▶ [Text for analysis]
Start of Block

It was a striking piece of porcelain. I admired the craftsmanship, and turned it in my hands as if the rotation could recreate the expertise of the potter's wheel. I gently placed it back on the desk, and looked up at the women sitting on the exam table.
She wanted to thank me for saving her husband's life. I averted my eyes towards the floor and blushingly scolded her. But we both knew it was a half hearted attempt. We both knew that I indeed had saved his life after a series of miscalculations by other physicians.
And I couldn't help but think of other offerings proffered by those who entrusted their care to me. The various trinkets and bobbles during holidays, at the end of a long journey, or just to say thank you. Could I not help but feel guilty?
Over the last year, I've cut my hours in half. Yesterday, I directed my office manager to cancel all appointments on Thursdays. I've decided I'm going to stop accepting new medicare patients.
It's not that I don't enjoy practicing medicine. But it seems like I have become a puppet. The puppeteer pushes gently on his wooden cross and my head turns away from the patient and is buried into an unforgiving electronic mistress. I lift my arm and an invisible string stops it mid motion.

End of Block

▶ [Exercise data]
Start of Block

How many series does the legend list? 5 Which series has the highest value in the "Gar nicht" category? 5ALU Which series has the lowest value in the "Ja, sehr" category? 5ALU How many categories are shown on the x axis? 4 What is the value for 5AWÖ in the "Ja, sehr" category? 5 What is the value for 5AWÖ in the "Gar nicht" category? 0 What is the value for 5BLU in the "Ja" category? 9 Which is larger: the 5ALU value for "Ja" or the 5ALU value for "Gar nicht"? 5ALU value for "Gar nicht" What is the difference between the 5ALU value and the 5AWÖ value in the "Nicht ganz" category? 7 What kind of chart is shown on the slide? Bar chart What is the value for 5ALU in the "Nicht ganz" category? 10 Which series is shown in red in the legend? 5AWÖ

End of Block

▶ [Requirement]
Continue the physician's account that opens with the porcelain gift, picking up right after the sentence ending "an invisible string stops it mid motion."

▶ [Answer to the problem]
It is only when I abandon patient care that I am free from the ties that bind. My skills are appreciated in other nonclinical realms. Why would I stay?
I've worked hard at mastery. I've spent years studying the appropriateness of care. I do not check PSA tests. I rarely give antibiotics for upper respiratory tract infections. My patients die in hospice at home, not in hospitals.
Yet the brutality of health care reform does little to differentiate. Those laws made to menace the inefficient effect both the best and the worst of us. How many bystander causalities will we suffer? Yet these same bodies that scold us have never even produced a sufficient method for conscientious individuals to measure against.
Medicine is quickly losing its joy. As the day of reckoning draws near,
who will be left?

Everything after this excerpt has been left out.